1. https://www.holycross.edu/departments/publicaffairs/hcm/2009_01Winter.pdf (page 12)

2. https://web.archive.org/web/20130623015854/https://psr.edu/tat-siong-benny-liew-0

3. https://news.holycross.edu/blog/2013/10/01/holy-cross-hires-13-new-faculty-members-for-2013-14-academic-year/ and https://www.holycross.edu/academics/programs/religious-studies/faculty/tat-siong-benny-liew

4. Theodore Jennings and Tat-siong Benny Liew, “Mistaken Identities but Model Faith: Rereading the Centurion, the Chap, and the Christ in Matthew 8:5-13,” Journal of Biblical Literature 123, no. 3 (2004): 491.

5. Tat-siong Benny Liew, “Queering Closets and Perverting Desires: Cross-Examining John’s Engendering and Transgendering Word across Different Worlds,” in They Were All Together in One Place: Toward Minority Biblical Criticism, ed.
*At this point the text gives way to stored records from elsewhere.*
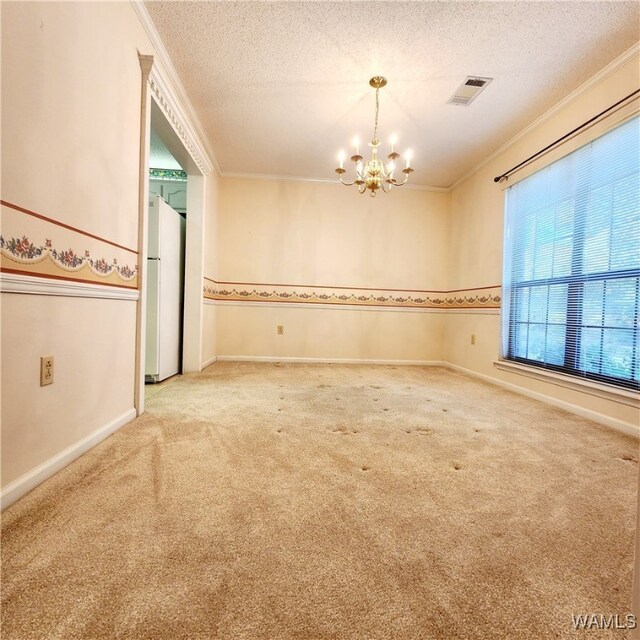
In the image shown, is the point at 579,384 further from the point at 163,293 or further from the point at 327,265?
the point at 163,293

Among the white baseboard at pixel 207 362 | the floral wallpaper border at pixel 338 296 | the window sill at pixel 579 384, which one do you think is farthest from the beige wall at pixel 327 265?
the window sill at pixel 579 384

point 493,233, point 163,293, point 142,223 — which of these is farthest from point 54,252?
point 493,233

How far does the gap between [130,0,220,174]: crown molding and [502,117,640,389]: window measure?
10.1 ft

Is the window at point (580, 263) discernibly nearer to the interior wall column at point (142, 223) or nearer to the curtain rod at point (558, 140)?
the curtain rod at point (558, 140)

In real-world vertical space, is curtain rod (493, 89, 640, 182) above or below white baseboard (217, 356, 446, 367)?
above

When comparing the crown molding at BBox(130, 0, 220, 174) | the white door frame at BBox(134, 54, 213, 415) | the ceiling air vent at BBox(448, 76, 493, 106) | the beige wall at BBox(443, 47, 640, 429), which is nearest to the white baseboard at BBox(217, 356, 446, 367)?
the beige wall at BBox(443, 47, 640, 429)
Randall C. Bailey, Tat-siong Benny Liew, and Fernando F. Segovia (Atlanta: Society of Biblical Literature, 2009), 253-254.

6. Ibid., 257.

7. Ibid.

8. Ibid., 259-260.

9. Ibid., 278.

10. Ibid., 260.

11. Ibid., 265-266.

12. Tat-siong Benny Liew, “The Gospel of Bare Life,” in Psychoanalytic Mediations Between Marxist and Postcolonial Readings of the Bible, ed. Tat-siong Benny Liew and Erin Runions (Atlanta: SBL Press, 2016), 160-161.